▶ **Extrait de page**:
┄┄┄┄┄┄┄┄┄┄┄┄┄┄┄┄┄┄┄┄

Scoop : à la Sécurité routière, ils ont aussi parfois de bonnes idées !
La mise en place des 80 km/h occupe une telle surface médiatique que d’autres mesures intéressantes annoncées récemment par les autorités passent totalement inaperçues. Il en va ainsi de la conduite sans assurance ou de l’interminable période probatoire imposée aux jeunes permis. Et ce n’est pas tout…
Hôtel de Matignon, 9 janvier 2018. Edouard Philippe, Premier ministre, officialise la mise en place de la limitation à 80 km/h sur les routes du réseau secondaire à partir du 1er juillet. Et dans la foulée, annonce une série de mesures destinées à améliorer la sécurité routière…qui passeront toutes inaperçues, à la fois parce que leur mise en œuvre n’est alors pas datée avec précision et parce que la levée de boucliers autour des 80 km/h occupera d’emblée tout le terrain médiatique, et continue de le faire.
C’est ainsi que la plupart d’entre nous passera à côté de deux annonces faites par la sécurité routière les 26 juillet et le 23 août, lesquelles vont clairement dans le bon sens sans avoir besoin de frapper les Français au portefeuille.

┄┄┄┄┄┄┄┄┄┄┄┄┄┄┄┄┄┄┄┄

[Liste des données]
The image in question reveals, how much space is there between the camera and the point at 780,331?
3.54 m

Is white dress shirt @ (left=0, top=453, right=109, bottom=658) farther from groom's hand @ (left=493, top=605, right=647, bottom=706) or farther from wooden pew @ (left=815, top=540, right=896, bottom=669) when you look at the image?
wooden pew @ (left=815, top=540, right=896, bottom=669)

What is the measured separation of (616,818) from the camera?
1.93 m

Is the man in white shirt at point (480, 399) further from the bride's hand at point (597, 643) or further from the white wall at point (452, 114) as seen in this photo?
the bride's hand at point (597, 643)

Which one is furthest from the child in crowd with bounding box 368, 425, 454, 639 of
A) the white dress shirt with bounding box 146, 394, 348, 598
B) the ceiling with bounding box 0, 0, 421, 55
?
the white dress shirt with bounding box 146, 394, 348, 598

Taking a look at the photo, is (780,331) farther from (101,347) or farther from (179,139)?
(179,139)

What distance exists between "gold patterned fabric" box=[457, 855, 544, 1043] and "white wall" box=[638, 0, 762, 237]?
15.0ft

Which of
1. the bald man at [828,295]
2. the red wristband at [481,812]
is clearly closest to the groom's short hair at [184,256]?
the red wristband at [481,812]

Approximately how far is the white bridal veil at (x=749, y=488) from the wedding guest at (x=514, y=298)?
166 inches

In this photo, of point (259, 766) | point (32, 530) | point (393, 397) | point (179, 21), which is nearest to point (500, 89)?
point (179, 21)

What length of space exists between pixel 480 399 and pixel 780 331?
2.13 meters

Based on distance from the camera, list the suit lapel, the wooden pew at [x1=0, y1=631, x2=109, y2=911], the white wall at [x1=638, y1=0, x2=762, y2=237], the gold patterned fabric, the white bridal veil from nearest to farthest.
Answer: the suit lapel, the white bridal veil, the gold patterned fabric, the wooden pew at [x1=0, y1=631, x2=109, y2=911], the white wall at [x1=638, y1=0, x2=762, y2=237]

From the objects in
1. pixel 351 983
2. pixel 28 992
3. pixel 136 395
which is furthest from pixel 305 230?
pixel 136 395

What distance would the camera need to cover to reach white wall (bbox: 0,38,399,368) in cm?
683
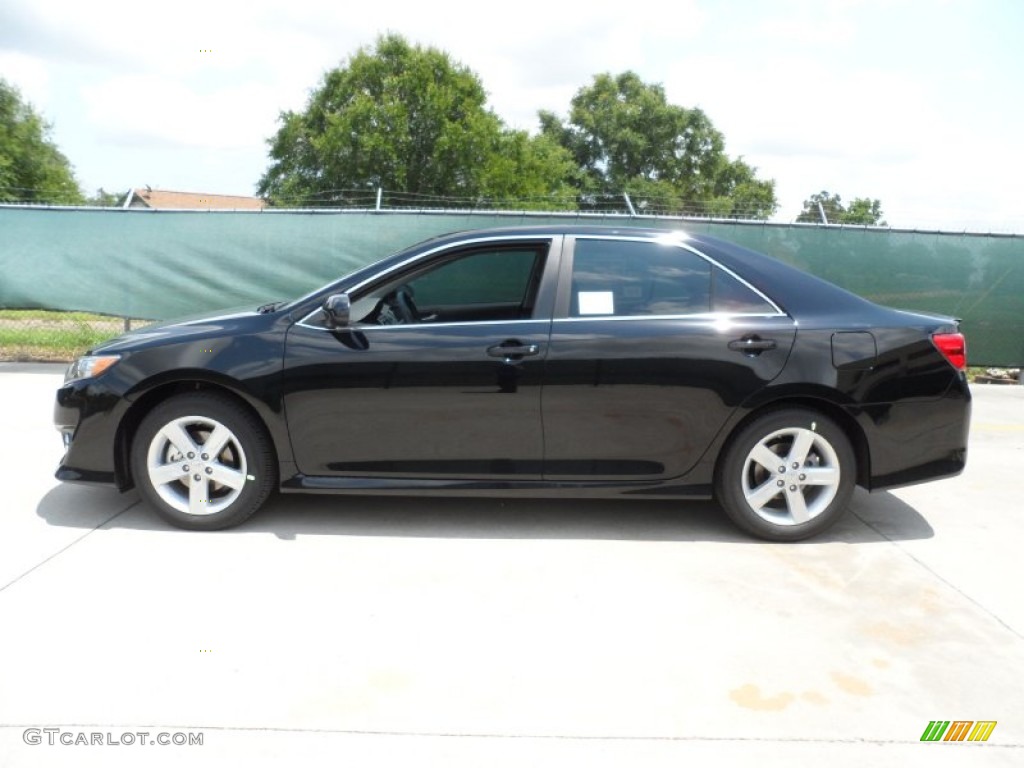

┄┄┄┄┄┄┄┄┄┄┄┄┄┄┄┄┄┄┄┄

▶ **Consigne**: Recopiez l’article sur la sécurité routière entre « C’est ainsi que » et « Français au portefeuille. » inclus, en substituant « plusieurs annonces » à « deux annonces ».

▶ **Réponse**:
C’est ainsi que la plupart d’entre nous passera à côté de plusieurs annonces faites par la sécurité routière les 26 juillet et le 23 août, lesquelles vont clairement dans le bon sens sans avoir besoin de frapper les Français au portefeuille.